BRAC and SAL propose replicating a successful trial from Bangladesh where the introduction of a simple home-based egg mixture as a daily snack for children resulted in significant gains in height and weight for ultra-poor children U2. This project will scale the intervention in Uganda and Bangladesh producing the egg mixture ingredients, providing a subsidy to families to access it, training families in nutrition and sanitation, and supporting families for 18 months. While eggs are among the most perishable of nutritious foods, egg powder has the same nutritional value, is cheaper, safer, prevents food loss and has the lowest carbon footprint of all animal-based proteins. BRAC will create a social enterprise to produce the egg mixture which will be sold at market value to higher income families, generating a subsidy to continue the program after the award ends.

Problem Statement

Globally 155 million infants suffer from stunting, an irreversible form of under-nutrition. The majority of stunted infants live in Africa and South Asia. The effects of stunting are largely irreversible beyond the second year of a child’s life. Stunting limits brain development, resulting in long term negative impacts such as reduced cognitive ability, under-achievement at school and reduced adult productivity for sustained nation-building. In Bangladesh, 1 in 3 children are currently stunted, and in Uganda it is 1 in 2. There has been a global decline in wasting and stunting since 1995, but the prevalence of stunting remains unacceptably high. Under-nutrition in infants remains a challenge due to poverty and household food insecurity resulting in acute hunger and lack of essential nutrients in their diets. For ultra-poor families surviving on less than $1.90/day, families cannot afford to provide lactating mothers and infants with the nutrients needed to promote normal growth, especially with expensive animal proteins. Additionally, poor sanitation and hygiene practices make infants more vulnerable to disease and less able to process the nutrients they ingest. Not only do the ultra-poor not have access to financial resources, there are no low-cost nutritious solutions available to them. The lack of markets and products that fit their acute needs means that without the creation of such a solution, even with increased income, stunting will not be overcome.
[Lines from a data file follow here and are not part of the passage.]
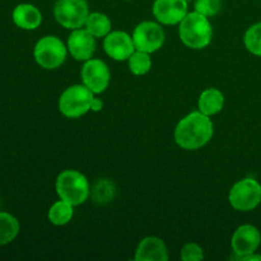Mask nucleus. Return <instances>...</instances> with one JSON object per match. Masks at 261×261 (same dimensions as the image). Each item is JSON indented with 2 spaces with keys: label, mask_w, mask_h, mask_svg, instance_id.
<instances>
[{
  "label": "nucleus",
  "mask_w": 261,
  "mask_h": 261,
  "mask_svg": "<svg viewBox=\"0 0 261 261\" xmlns=\"http://www.w3.org/2000/svg\"><path fill=\"white\" fill-rule=\"evenodd\" d=\"M84 27L94 37H106L111 32V20L103 13L93 12L87 17Z\"/></svg>",
  "instance_id": "nucleus-17"
},
{
  "label": "nucleus",
  "mask_w": 261,
  "mask_h": 261,
  "mask_svg": "<svg viewBox=\"0 0 261 261\" xmlns=\"http://www.w3.org/2000/svg\"><path fill=\"white\" fill-rule=\"evenodd\" d=\"M199 111L206 116L219 114L224 107V94L217 88H208L199 96Z\"/></svg>",
  "instance_id": "nucleus-16"
},
{
  "label": "nucleus",
  "mask_w": 261,
  "mask_h": 261,
  "mask_svg": "<svg viewBox=\"0 0 261 261\" xmlns=\"http://www.w3.org/2000/svg\"><path fill=\"white\" fill-rule=\"evenodd\" d=\"M181 259L184 261H200L204 259V251L198 244H186L181 250Z\"/></svg>",
  "instance_id": "nucleus-24"
},
{
  "label": "nucleus",
  "mask_w": 261,
  "mask_h": 261,
  "mask_svg": "<svg viewBox=\"0 0 261 261\" xmlns=\"http://www.w3.org/2000/svg\"><path fill=\"white\" fill-rule=\"evenodd\" d=\"M132 37L137 50L153 54L162 48L165 43V31L158 23L147 20L135 27Z\"/></svg>",
  "instance_id": "nucleus-8"
},
{
  "label": "nucleus",
  "mask_w": 261,
  "mask_h": 261,
  "mask_svg": "<svg viewBox=\"0 0 261 261\" xmlns=\"http://www.w3.org/2000/svg\"><path fill=\"white\" fill-rule=\"evenodd\" d=\"M195 12L205 15V17H214L218 14L222 8L221 0H195Z\"/></svg>",
  "instance_id": "nucleus-23"
},
{
  "label": "nucleus",
  "mask_w": 261,
  "mask_h": 261,
  "mask_svg": "<svg viewBox=\"0 0 261 261\" xmlns=\"http://www.w3.org/2000/svg\"><path fill=\"white\" fill-rule=\"evenodd\" d=\"M89 15L87 0H56L54 17L56 22L66 30H78L86 24Z\"/></svg>",
  "instance_id": "nucleus-7"
},
{
  "label": "nucleus",
  "mask_w": 261,
  "mask_h": 261,
  "mask_svg": "<svg viewBox=\"0 0 261 261\" xmlns=\"http://www.w3.org/2000/svg\"><path fill=\"white\" fill-rule=\"evenodd\" d=\"M214 134L211 116L200 111H194L178 121L173 138L176 144L186 150H196L208 144Z\"/></svg>",
  "instance_id": "nucleus-1"
},
{
  "label": "nucleus",
  "mask_w": 261,
  "mask_h": 261,
  "mask_svg": "<svg viewBox=\"0 0 261 261\" xmlns=\"http://www.w3.org/2000/svg\"><path fill=\"white\" fill-rule=\"evenodd\" d=\"M93 94L84 84L68 87L59 98V110L68 119H78L91 110Z\"/></svg>",
  "instance_id": "nucleus-4"
},
{
  "label": "nucleus",
  "mask_w": 261,
  "mask_h": 261,
  "mask_svg": "<svg viewBox=\"0 0 261 261\" xmlns=\"http://www.w3.org/2000/svg\"><path fill=\"white\" fill-rule=\"evenodd\" d=\"M92 194V198L96 203L99 204H105V203H109L110 200L114 199L115 195V186L111 181L106 180H98L96 182V185L93 186L91 191Z\"/></svg>",
  "instance_id": "nucleus-21"
},
{
  "label": "nucleus",
  "mask_w": 261,
  "mask_h": 261,
  "mask_svg": "<svg viewBox=\"0 0 261 261\" xmlns=\"http://www.w3.org/2000/svg\"><path fill=\"white\" fill-rule=\"evenodd\" d=\"M168 257L165 241L160 237L148 236L139 242L134 259L137 261H167Z\"/></svg>",
  "instance_id": "nucleus-14"
},
{
  "label": "nucleus",
  "mask_w": 261,
  "mask_h": 261,
  "mask_svg": "<svg viewBox=\"0 0 261 261\" xmlns=\"http://www.w3.org/2000/svg\"><path fill=\"white\" fill-rule=\"evenodd\" d=\"M228 201L239 212L254 211L261 203V185L255 178L246 177L240 180L231 188Z\"/></svg>",
  "instance_id": "nucleus-6"
},
{
  "label": "nucleus",
  "mask_w": 261,
  "mask_h": 261,
  "mask_svg": "<svg viewBox=\"0 0 261 261\" xmlns=\"http://www.w3.org/2000/svg\"><path fill=\"white\" fill-rule=\"evenodd\" d=\"M242 261H252V260H257V261H261V255H257V254H250L247 255V256L242 257L241 259Z\"/></svg>",
  "instance_id": "nucleus-26"
},
{
  "label": "nucleus",
  "mask_w": 261,
  "mask_h": 261,
  "mask_svg": "<svg viewBox=\"0 0 261 261\" xmlns=\"http://www.w3.org/2000/svg\"><path fill=\"white\" fill-rule=\"evenodd\" d=\"M74 205L69 204L65 200H59L51 205L48 209V221L54 226H65L73 219L74 216Z\"/></svg>",
  "instance_id": "nucleus-19"
},
{
  "label": "nucleus",
  "mask_w": 261,
  "mask_h": 261,
  "mask_svg": "<svg viewBox=\"0 0 261 261\" xmlns=\"http://www.w3.org/2000/svg\"><path fill=\"white\" fill-rule=\"evenodd\" d=\"M86 28L73 30L68 38V51L75 60L87 61L96 51V40Z\"/></svg>",
  "instance_id": "nucleus-13"
},
{
  "label": "nucleus",
  "mask_w": 261,
  "mask_h": 261,
  "mask_svg": "<svg viewBox=\"0 0 261 261\" xmlns=\"http://www.w3.org/2000/svg\"><path fill=\"white\" fill-rule=\"evenodd\" d=\"M152 10L155 19L166 25L180 24L189 13L186 0H154Z\"/></svg>",
  "instance_id": "nucleus-11"
},
{
  "label": "nucleus",
  "mask_w": 261,
  "mask_h": 261,
  "mask_svg": "<svg viewBox=\"0 0 261 261\" xmlns=\"http://www.w3.org/2000/svg\"><path fill=\"white\" fill-rule=\"evenodd\" d=\"M103 109V102L101 101L99 98H93L92 99V103H91V111L93 112H98Z\"/></svg>",
  "instance_id": "nucleus-25"
},
{
  "label": "nucleus",
  "mask_w": 261,
  "mask_h": 261,
  "mask_svg": "<svg viewBox=\"0 0 261 261\" xmlns=\"http://www.w3.org/2000/svg\"><path fill=\"white\" fill-rule=\"evenodd\" d=\"M261 244L260 231L252 224H242L234 231L231 239L232 252L236 255V259L256 252Z\"/></svg>",
  "instance_id": "nucleus-10"
},
{
  "label": "nucleus",
  "mask_w": 261,
  "mask_h": 261,
  "mask_svg": "<svg viewBox=\"0 0 261 261\" xmlns=\"http://www.w3.org/2000/svg\"><path fill=\"white\" fill-rule=\"evenodd\" d=\"M129 69L134 75H145L152 69V59L150 54L144 51L135 50L133 55L127 59Z\"/></svg>",
  "instance_id": "nucleus-20"
},
{
  "label": "nucleus",
  "mask_w": 261,
  "mask_h": 261,
  "mask_svg": "<svg viewBox=\"0 0 261 261\" xmlns=\"http://www.w3.org/2000/svg\"><path fill=\"white\" fill-rule=\"evenodd\" d=\"M178 35L184 45L193 50H203L212 42L213 27L208 17L198 12H191L178 24Z\"/></svg>",
  "instance_id": "nucleus-2"
},
{
  "label": "nucleus",
  "mask_w": 261,
  "mask_h": 261,
  "mask_svg": "<svg viewBox=\"0 0 261 261\" xmlns=\"http://www.w3.org/2000/svg\"><path fill=\"white\" fill-rule=\"evenodd\" d=\"M19 222L13 214L0 212V246L10 244L19 233Z\"/></svg>",
  "instance_id": "nucleus-18"
},
{
  "label": "nucleus",
  "mask_w": 261,
  "mask_h": 261,
  "mask_svg": "<svg viewBox=\"0 0 261 261\" xmlns=\"http://www.w3.org/2000/svg\"><path fill=\"white\" fill-rule=\"evenodd\" d=\"M12 18L17 27L25 31L36 30L42 23V14H41L40 9L28 3L18 4L13 10Z\"/></svg>",
  "instance_id": "nucleus-15"
},
{
  "label": "nucleus",
  "mask_w": 261,
  "mask_h": 261,
  "mask_svg": "<svg viewBox=\"0 0 261 261\" xmlns=\"http://www.w3.org/2000/svg\"><path fill=\"white\" fill-rule=\"evenodd\" d=\"M103 48L107 55L116 61H125L133 55L135 48L134 41L129 33L124 31H114L105 37Z\"/></svg>",
  "instance_id": "nucleus-12"
},
{
  "label": "nucleus",
  "mask_w": 261,
  "mask_h": 261,
  "mask_svg": "<svg viewBox=\"0 0 261 261\" xmlns=\"http://www.w3.org/2000/svg\"><path fill=\"white\" fill-rule=\"evenodd\" d=\"M244 43L252 55L261 56V22L252 24L244 36Z\"/></svg>",
  "instance_id": "nucleus-22"
},
{
  "label": "nucleus",
  "mask_w": 261,
  "mask_h": 261,
  "mask_svg": "<svg viewBox=\"0 0 261 261\" xmlns=\"http://www.w3.org/2000/svg\"><path fill=\"white\" fill-rule=\"evenodd\" d=\"M81 76L84 86L88 87L94 94H99L106 91L111 81L109 66L99 59L87 60L81 70Z\"/></svg>",
  "instance_id": "nucleus-9"
},
{
  "label": "nucleus",
  "mask_w": 261,
  "mask_h": 261,
  "mask_svg": "<svg viewBox=\"0 0 261 261\" xmlns=\"http://www.w3.org/2000/svg\"><path fill=\"white\" fill-rule=\"evenodd\" d=\"M68 54V46L56 36H45L40 38L33 48L35 60L46 70H55L64 64Z\"/></svg>",
  "instance_id": "nucleus-5"
},
{
  "label": "nucleus",
  "mask_w": 261,
  "mask_h": 261,
  "mask_svg": "<svg viewBox=\"0 0 261 261\" xmlns=\"http://www.w3.org/2000/svg\"><path fill=\"white\" fill-rule=\"evenodd\" d=\"M56 194L61 200L76 206L83 204L91 195V188L86 176L75 170H65L58 176Z\"/></svg>",
  "instance_id": "nucleus-3"
}]
</instances>
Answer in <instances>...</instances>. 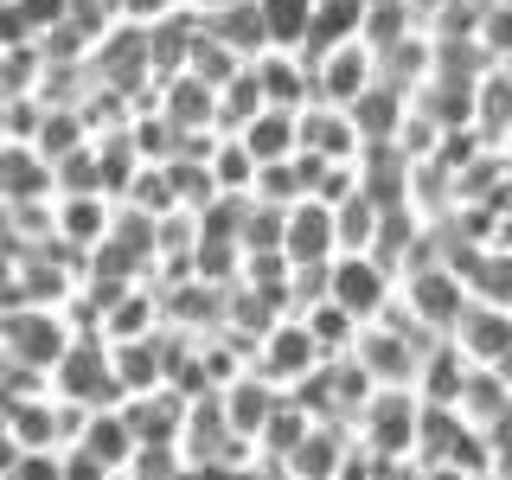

The leverage points for this intervention is a simple correlation between consumption of nutritious food and long-term achievement in every walk of life.

Solution Overview

Our solution is to augment traditional food items – semolina in Bangladesh and maize in Uganda – into a nutritious snack by including an egg and some milk into the recipe. This snack will provide children with animal source protein, essential vitamins, minerals and fatty acids that are indispensable for growth. This improved snack will be incorporated into a program which identifies the ultra-poor families in deprived communities. The program participants, selected annually, are enrolled when their infant reaches 7 months and continues until the infant reaches 24 months. Each ultra-poor household is visited by Community Health Workers (CHW). During home visits, caregivers receive training on appropriate Infant and Young Child Feeding (IYCF) practices, including exclusive breastfeeding, continuation of breastfeeding, appropriate complementary feeding practices, and WASH. Additionally, the CHWs demonstrate preparation of the nutrition supplement at home. Program staff monitor progress to ensure the caregivers are using age-appropriate IYCF practices. Program staff will select local vendors to distribute the ingredients for the snack. The ingredients are available in the local markets, except for milk which BRAC dairy will distribute to vendors. Caregivers receive vouchers to purchase the ingredients from local vendors. In the second and third phases of the program, BRAC will implement the cross-subsidy model, which includes making the product available for purchase to others through a social enterprise. Throughout the project period, an independent evaluation will measure the growth and dietary diversity of beneficiary children on a quarterly basis. Visible changes in these two indicators will monitor progress.